Now I’m trying to modify the jetson-inference lib to be able to launch 3 processes (GPU+DLA_0+DLA_1) in parallele, just by adding parameters (device and precision) in jetson.inference.detectNet (I’m using python btw). Anyone already did that ? => I mainly need to modify PyDetectNet_Init in PyDetectNet.cpp located in python/binding dir, right ?
I’ve changed the PyDetectNet_Init function but I have an error message (/PyDetectNet.cpp:536:3: error: ‘precisionType’ is not a member of ‘tensorNet’) :
Any idea of how to solve it ?
Also I was thinking of multiproccessing for running the 3 inferencers (GPU+2xDLA) instead of net->CreateStream(), what do you think ?
@dusty_nv thanks for your help, after a lot of time spent to understand and test, it works now :)
I get arround 36 FPS with pednet (512x1024 frames), wich is equivalent to arround 200 FPS in 300x300 (~19MPx/s). not so bad, but far from the 850FPS I got with mobilenet SSD V1 in jetson-benchmarks ! It seems that the GPU is able of 28 FPS (14,7 MPx/s) and the DLAs are about ~4FPS (2MPx/s, when all are running together).
My configuration :
GPU : Pednet INT8
DLA_0 : Pednet FP16
DLA_1 : Pednet FP16
Script in python3 using multiprocessing, cropping big frames of the camera in multiple thumbnails of 512x1024 sent to the inferencers via python queues.

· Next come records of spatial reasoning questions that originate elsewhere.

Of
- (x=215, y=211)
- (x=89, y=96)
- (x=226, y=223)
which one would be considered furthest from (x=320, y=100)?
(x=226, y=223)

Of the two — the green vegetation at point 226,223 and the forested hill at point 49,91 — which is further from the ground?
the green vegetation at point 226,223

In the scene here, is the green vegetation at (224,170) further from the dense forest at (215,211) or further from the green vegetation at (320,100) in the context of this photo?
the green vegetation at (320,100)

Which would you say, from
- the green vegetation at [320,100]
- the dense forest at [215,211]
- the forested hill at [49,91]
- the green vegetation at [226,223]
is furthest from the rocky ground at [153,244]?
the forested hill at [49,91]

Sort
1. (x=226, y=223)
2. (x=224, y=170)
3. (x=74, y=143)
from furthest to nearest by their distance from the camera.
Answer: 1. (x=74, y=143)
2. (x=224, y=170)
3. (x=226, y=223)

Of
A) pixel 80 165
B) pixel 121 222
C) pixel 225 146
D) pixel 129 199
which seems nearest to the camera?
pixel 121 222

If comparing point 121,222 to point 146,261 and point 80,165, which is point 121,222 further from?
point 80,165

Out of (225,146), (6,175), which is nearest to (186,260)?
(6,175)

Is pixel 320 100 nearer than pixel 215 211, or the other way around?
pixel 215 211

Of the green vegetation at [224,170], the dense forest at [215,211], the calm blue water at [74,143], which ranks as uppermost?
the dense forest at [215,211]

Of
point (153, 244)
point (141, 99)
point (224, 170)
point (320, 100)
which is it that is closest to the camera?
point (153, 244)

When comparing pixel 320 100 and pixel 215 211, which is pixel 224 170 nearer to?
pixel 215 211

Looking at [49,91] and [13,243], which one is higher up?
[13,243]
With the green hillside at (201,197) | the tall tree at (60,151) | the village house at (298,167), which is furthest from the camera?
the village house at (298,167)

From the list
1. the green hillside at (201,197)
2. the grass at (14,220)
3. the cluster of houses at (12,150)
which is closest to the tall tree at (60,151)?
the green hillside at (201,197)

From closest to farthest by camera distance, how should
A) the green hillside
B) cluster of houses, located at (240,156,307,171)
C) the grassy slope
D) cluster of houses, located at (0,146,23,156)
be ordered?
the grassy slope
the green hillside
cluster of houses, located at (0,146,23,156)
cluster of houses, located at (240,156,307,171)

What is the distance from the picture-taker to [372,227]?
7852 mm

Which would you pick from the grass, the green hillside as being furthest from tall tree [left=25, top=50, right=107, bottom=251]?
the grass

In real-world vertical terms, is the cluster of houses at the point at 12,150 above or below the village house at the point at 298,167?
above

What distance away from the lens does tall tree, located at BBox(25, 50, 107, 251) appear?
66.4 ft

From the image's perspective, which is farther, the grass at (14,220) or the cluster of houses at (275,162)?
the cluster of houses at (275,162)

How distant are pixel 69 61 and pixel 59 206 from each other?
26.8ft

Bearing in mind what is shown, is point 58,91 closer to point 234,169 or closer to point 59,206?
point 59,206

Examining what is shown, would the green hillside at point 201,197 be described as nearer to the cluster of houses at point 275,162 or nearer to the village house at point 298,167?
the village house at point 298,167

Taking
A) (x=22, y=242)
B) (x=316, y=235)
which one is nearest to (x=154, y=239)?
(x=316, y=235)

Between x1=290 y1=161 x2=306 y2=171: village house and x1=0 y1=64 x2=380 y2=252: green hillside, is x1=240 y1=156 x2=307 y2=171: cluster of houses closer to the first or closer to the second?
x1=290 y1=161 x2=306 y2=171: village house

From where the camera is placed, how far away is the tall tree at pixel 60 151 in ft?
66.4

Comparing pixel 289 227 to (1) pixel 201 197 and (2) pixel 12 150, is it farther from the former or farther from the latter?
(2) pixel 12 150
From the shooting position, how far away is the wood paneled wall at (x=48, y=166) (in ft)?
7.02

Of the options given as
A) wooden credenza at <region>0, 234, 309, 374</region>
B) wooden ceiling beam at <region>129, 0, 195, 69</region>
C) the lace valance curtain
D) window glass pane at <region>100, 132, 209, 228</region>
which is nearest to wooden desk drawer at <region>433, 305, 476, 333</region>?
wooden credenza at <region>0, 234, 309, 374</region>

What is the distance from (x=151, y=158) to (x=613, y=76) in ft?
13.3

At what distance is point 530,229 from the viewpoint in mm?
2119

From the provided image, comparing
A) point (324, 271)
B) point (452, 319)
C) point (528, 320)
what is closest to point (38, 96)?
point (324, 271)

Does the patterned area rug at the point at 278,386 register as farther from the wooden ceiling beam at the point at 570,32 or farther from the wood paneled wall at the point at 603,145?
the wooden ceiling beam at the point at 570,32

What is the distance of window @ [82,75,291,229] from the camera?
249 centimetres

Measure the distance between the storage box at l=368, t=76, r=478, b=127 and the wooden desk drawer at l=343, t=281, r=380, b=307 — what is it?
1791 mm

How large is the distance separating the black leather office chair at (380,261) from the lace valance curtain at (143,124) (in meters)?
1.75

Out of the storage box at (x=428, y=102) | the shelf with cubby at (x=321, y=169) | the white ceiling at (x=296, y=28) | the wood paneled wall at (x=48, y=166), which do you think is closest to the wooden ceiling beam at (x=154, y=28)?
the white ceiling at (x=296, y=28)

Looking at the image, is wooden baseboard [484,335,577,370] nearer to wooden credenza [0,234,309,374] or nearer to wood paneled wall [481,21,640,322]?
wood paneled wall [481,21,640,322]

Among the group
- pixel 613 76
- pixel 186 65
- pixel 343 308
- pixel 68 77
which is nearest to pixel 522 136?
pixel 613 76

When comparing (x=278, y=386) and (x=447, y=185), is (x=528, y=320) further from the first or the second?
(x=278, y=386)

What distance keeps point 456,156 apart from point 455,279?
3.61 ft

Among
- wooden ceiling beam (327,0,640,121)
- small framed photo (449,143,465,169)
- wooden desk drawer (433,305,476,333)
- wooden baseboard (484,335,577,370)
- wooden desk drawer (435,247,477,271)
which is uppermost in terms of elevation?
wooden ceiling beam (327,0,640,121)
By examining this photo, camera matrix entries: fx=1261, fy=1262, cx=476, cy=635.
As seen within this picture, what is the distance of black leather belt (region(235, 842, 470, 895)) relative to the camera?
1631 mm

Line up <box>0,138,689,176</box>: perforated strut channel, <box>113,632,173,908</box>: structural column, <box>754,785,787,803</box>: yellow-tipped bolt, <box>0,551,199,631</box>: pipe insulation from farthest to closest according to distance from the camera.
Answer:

What do you think of that result ?
I could get arround 90FPS (8,1MPx/s) with mobilenet SSD on the GPU, not more (compared to 25FPS with pednet => 13,1MPx/s). Still trying to improve the results, do you know if there is a caffemodel of mobilenet SSD trained for pedestrians only (and with higher input size also) ?
Hi @Pelepicier, sorry for the delay - the SSD-Mobilenet models used in jetson-inference aren’t caffemodels, they are TensorFlow (UFF) and ONNX (PyTorch). The ONNX models are the ones that are re-trainable in the tutorial. So you could re-train it only on pedestrians and check the performance after an epoch.